Not really. It's a start, but not a particularly promising one. But he's just 17, so I have hope.
Forgive going meta on the conversation, but given how much disagreement there is on the internet and how rarely anything ever really gets shifted at all, I'm cautiously optimistic about this exchange(ra ra go CFC!). There's a couple core reasons people can disagree: either they disagree on or do not understand the underlying facts or science of an issue, or they can disagree regarding the decision about what do do with those facts and knowledge.
Take for example GW and I(or many people in this thread). We're starting almost on different planets but the core motivation seems to be mutual - including more in that which we value, respect, or at least tolerate. There's a long
long way to go, but progress happens and that is the purpose of this whole exchange of digitally transmitted ideas. Huzzah.

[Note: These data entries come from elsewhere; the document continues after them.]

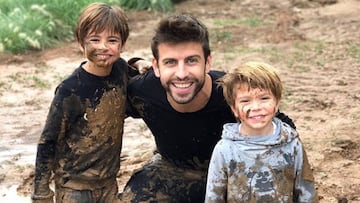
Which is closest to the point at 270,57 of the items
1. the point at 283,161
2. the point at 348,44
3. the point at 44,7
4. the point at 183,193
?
the point at 348,44

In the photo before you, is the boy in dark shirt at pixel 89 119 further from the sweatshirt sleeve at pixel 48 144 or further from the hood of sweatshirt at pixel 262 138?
the hood of sweatshirt at pixel 262 138

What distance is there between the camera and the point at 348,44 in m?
9.63

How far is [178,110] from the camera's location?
3.69 metres

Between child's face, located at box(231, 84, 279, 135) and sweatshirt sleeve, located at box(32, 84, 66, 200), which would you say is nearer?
child's face, located at box(231, 84, 279, 135)

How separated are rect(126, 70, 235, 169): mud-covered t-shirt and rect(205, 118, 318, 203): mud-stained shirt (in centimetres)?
51

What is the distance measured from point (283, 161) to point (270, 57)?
623 cm

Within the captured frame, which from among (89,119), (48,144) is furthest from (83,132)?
(48,144)

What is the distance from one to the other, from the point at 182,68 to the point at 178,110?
36 cm

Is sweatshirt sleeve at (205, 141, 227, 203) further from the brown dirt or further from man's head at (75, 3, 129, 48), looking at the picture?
the brown dirt

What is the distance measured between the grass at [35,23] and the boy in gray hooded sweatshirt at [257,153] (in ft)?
24.9

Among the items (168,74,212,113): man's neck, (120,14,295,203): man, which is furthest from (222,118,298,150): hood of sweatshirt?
(168,74,212,113): man's neck

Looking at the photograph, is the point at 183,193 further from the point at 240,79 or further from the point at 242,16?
the point at 242,16

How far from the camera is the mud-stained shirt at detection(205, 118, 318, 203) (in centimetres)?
310

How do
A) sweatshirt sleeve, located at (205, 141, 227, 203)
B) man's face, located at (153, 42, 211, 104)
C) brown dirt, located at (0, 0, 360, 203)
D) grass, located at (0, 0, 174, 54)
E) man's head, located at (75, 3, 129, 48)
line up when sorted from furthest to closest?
grass, located at (0, 0, 174, 54), brown dirt, located at (0, 0, 360, 203), man's head, located at (75, 3, 129, 48), man's face, located at (153, 42, 211, 104), sweatshirt sleeve, located at (205, 141, 227, 203)
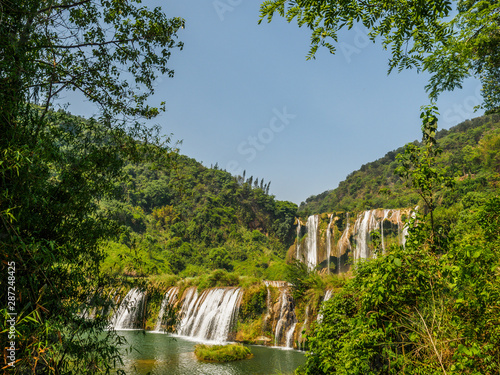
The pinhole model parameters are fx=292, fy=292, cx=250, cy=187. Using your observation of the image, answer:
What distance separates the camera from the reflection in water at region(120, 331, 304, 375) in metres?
8.53

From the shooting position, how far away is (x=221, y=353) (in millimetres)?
9867

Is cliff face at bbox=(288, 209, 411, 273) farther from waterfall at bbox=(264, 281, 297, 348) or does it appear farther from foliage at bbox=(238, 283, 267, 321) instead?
waterfall at bbox=(264, 281, 297, 348)

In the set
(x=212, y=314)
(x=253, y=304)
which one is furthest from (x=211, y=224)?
(x=253, y=304)

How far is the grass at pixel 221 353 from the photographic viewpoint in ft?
32.0

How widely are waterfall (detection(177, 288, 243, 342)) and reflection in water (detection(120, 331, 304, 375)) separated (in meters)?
2.11

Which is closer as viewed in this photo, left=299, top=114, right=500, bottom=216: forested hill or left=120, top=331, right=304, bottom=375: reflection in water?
left=120, top=331, right=304, bottom=375: reflection in water

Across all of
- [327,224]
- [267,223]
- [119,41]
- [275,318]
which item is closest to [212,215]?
[267,223]

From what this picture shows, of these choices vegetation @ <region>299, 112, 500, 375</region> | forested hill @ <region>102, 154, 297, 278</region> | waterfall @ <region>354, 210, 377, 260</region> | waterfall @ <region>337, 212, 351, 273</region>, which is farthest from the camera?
forested hill @ <region>102, 154, 297, 278</region>

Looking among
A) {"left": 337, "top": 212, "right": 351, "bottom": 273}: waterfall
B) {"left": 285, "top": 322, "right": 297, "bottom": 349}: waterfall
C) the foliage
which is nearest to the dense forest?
{"left": 285, "top": 322, "right": 297, "bottom": 349}: waterfall

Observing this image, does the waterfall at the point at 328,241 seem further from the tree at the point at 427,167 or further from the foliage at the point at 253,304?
the tree at the point at 427,167

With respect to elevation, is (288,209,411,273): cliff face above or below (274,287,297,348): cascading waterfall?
above

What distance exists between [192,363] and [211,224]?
34.2m

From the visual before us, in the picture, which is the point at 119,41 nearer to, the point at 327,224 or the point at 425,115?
the point at 425,115

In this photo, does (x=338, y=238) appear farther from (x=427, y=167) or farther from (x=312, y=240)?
(x=427, y=167)
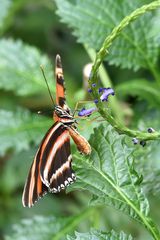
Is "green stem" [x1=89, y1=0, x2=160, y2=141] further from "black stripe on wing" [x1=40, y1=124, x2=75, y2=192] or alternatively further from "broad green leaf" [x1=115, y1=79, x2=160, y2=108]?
"broad green leaf" [x1=115, y1=79, x2=160, y2=108]

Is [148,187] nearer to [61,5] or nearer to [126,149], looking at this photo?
[126,149]

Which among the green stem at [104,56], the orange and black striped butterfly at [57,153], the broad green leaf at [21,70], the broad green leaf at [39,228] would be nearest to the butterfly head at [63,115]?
the orange and black striped butterfly at [57,153]

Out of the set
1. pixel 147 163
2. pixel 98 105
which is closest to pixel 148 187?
pixel 147 163

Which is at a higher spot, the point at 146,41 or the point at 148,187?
the point at 146,41

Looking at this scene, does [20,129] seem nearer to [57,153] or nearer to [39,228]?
[39,228]

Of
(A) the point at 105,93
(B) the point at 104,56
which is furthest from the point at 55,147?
(B) the point at 104,56

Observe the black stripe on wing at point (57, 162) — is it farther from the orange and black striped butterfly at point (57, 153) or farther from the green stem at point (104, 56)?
the green stem at point (104, 56)
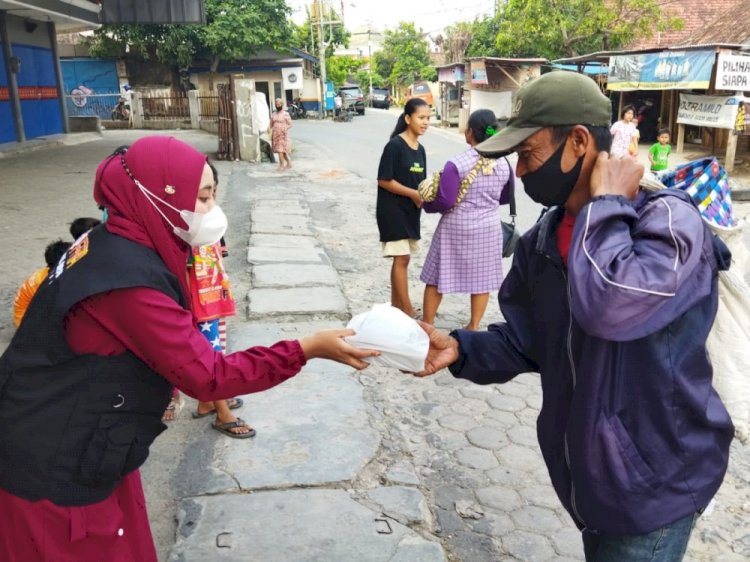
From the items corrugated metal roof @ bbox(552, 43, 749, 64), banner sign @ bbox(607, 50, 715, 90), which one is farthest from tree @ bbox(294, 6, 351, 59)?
banner sign @ bbox(607, 50, 715, 90)

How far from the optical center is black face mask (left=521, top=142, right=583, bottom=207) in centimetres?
162

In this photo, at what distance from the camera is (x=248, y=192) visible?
37.3 ft

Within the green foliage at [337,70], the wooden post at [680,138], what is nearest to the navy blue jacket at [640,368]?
the wooden post at [680,138]

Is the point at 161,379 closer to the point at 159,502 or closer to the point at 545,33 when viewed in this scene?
the point at 159,502

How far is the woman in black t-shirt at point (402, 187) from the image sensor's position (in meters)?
4.89

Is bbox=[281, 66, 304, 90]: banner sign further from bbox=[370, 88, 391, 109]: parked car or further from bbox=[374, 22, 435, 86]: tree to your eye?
bbox=[370, 88, 391, 109]: parked car

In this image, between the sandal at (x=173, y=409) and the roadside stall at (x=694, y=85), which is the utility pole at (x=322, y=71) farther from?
the sandal at (x=173, y=409)

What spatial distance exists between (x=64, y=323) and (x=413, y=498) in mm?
1866

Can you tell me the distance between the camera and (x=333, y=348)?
194cm

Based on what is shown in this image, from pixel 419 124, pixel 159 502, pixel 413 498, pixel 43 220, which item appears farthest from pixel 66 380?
pixel 43 220

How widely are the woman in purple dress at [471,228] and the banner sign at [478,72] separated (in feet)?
74.1

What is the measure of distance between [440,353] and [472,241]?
111 inches

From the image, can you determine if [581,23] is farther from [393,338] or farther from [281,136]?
[393,338]

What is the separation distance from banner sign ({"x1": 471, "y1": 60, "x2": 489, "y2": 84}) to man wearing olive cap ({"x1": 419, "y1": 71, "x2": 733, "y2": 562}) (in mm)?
25674
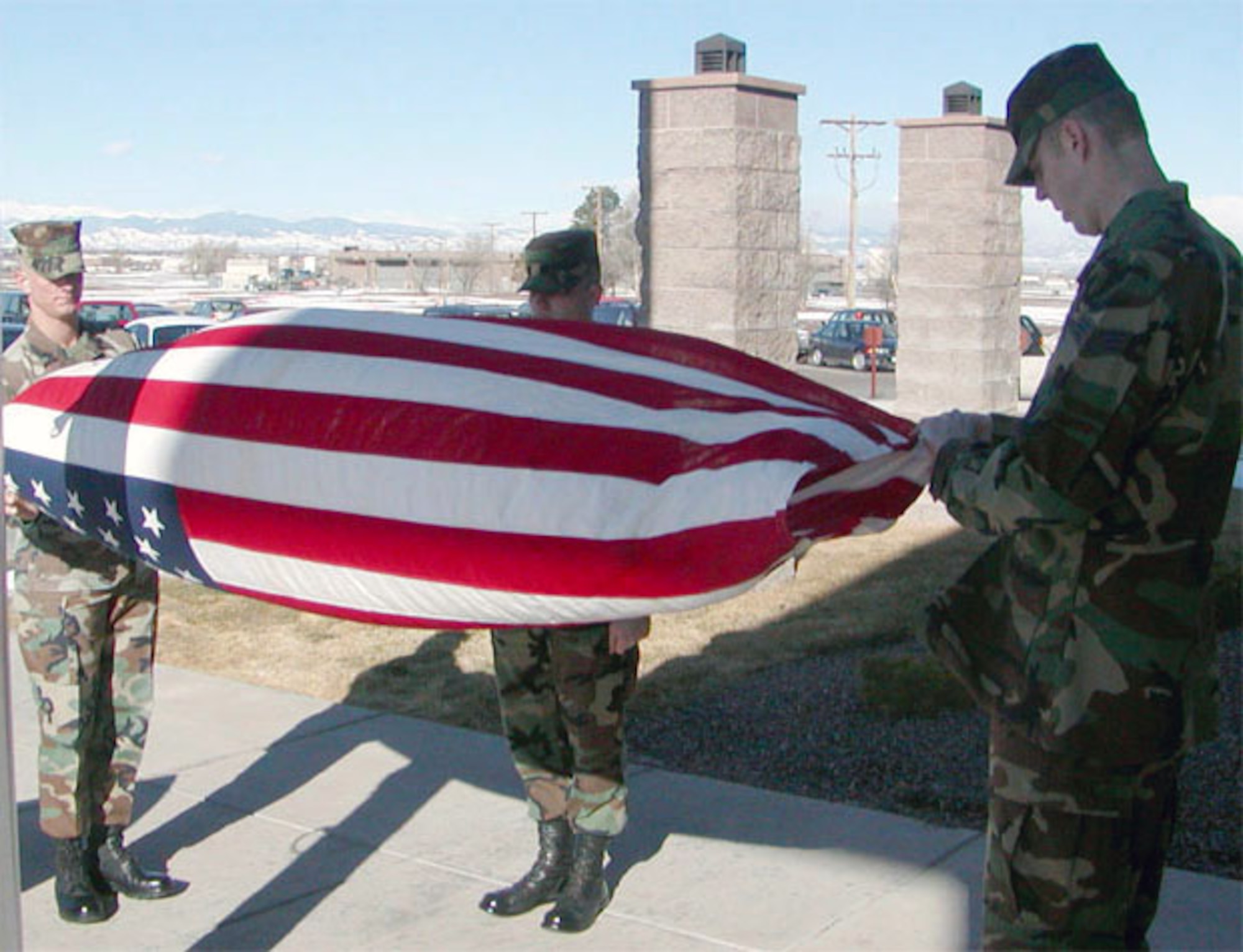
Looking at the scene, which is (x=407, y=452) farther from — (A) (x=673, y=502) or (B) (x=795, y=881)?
(B) (x=795, y=881)

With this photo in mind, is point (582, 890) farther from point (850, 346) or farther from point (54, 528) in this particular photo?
point (850, 346)

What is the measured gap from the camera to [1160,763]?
275cm

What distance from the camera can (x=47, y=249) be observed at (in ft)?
15.1

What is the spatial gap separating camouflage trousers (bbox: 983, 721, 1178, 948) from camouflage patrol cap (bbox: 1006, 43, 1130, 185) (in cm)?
104

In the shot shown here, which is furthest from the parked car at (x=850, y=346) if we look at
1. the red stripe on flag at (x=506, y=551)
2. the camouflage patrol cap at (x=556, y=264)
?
the red stripe on flag at (x=506, y=551)

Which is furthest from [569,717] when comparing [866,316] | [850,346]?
[866,316]

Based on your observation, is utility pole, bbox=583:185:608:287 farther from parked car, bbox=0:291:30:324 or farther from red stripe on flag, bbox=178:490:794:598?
red stripe on flag, bbox=178:490:794:598

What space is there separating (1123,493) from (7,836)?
6.58 ft

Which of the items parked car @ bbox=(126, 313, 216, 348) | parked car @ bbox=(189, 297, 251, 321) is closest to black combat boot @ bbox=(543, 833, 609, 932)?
parked car @ bbox=(126, 313, 216, 348)

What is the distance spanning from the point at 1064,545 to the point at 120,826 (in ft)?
10.6

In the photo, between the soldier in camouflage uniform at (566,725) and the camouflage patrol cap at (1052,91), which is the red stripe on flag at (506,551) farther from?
the soldier in camouflage uniform at (566,725)

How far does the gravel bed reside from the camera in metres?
5.38

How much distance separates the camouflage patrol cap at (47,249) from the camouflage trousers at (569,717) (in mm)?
1669

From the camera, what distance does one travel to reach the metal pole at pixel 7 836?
8.98ft
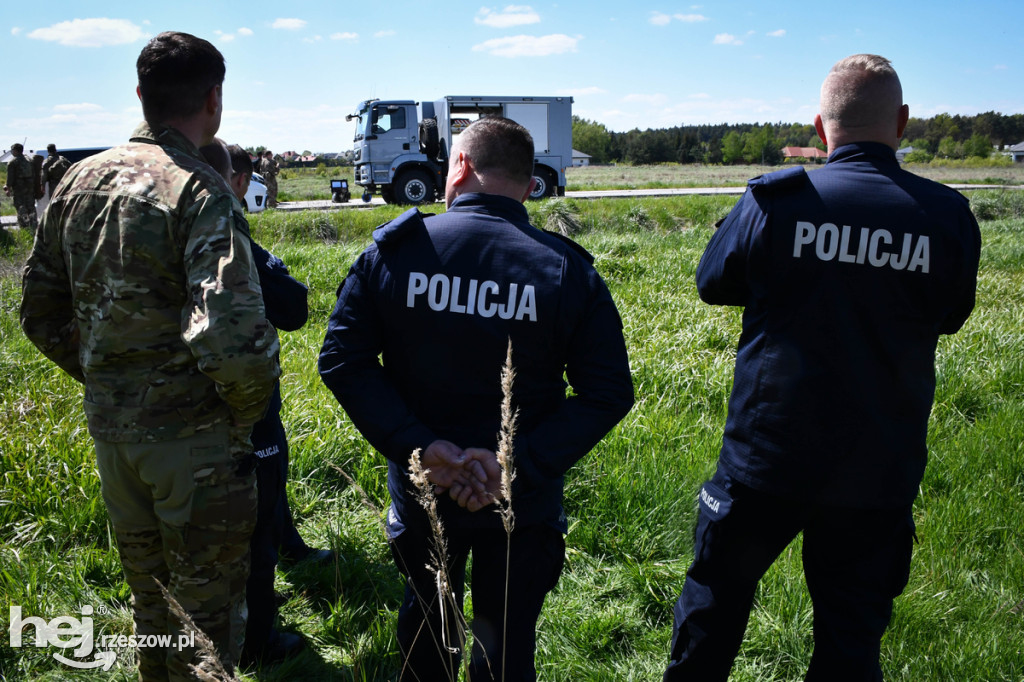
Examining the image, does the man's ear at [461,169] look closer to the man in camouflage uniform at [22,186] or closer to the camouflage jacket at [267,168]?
the man in camouflage uniform at [22,186]

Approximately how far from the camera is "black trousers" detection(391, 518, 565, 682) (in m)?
Answer: 1.84

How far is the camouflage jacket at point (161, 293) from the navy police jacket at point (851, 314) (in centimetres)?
140

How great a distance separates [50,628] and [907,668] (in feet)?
10.2

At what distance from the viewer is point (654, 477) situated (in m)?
3.45

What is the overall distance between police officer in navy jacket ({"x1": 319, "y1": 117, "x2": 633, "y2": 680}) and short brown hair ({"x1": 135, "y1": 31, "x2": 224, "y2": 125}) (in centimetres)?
66

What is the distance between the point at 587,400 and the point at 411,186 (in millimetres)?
17016

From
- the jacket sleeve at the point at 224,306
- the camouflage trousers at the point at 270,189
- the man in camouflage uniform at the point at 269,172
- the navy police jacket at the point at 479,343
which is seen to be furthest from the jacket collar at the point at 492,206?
the camouflage trousers at the point at 270,189

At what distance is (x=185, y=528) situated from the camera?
1.83m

I'm far less optimistic regarding, say, my conversation with El Mac. I enjoy his presence online, as far as being mutual forum board members goes, I like him. Nothing but compliments. He's even a wonderfully gracious conversationalist and most of the time I try not to be terrible. We agree on practically all the biology of the matter. Our facts and science, such as they are, are mostly in accord. There's no real room for
discussion on the science, it's just mutual agreement on the premises of the conversation. For example, yes - the needs of sentient women trump her reproductive process, etc etc. The inch in which we are free to decide moral obligations is relatively small. That would be why I'm so interested in the somewhat asinine point of whether or not abortion, for no other reason than the worth of the zygote, can be considered a loss we should be interested in preventing everything else aside. Hence the whole ogre's choice(poor reference, I know) deal. That is the leeway our understandings allow us to operate within. Do we take all our premises and use them to inclusively expand our internal assessment of worth to encompass something or do we take those same premises and use them to exclusively narrow down what we owe meaningful moral obligation to. The couple discussions we've had that dance around eugenics reinforce my understanding of his position that a less than ideal early term pregnancy can, maybe even should, be be terminated to make way for something more desirable. This is a core moral holding, an honest assessment of worth, removing as many extraneous variables as possible. It's the sort of moral holding we build the rest of our ethics out from - and it's where we disagree. Should we try our hardest to give any single developing human the best possible start we can? Sure, that's laudable. To assert, though, that something can be so fundamentally flawed that it is less deserving to
be is something I cannot follow. He's been generous(thank you El Mac) in assumption, but he's incorrect when he assumes my disagreement with that argument is a "quiver of consternation." It's close to full blown antipathy. You see, of course, he's done all the assessments of fact correctly, reasoned carefully, and is still
so wrong! 
I am far more dubious that our exchange of ideas is likely to produce anything of new worth, my blame in this is not excluded.
Does that make better sense?
Edit: Work is busy today, my composition was slow - I'll ponder on your latest post El.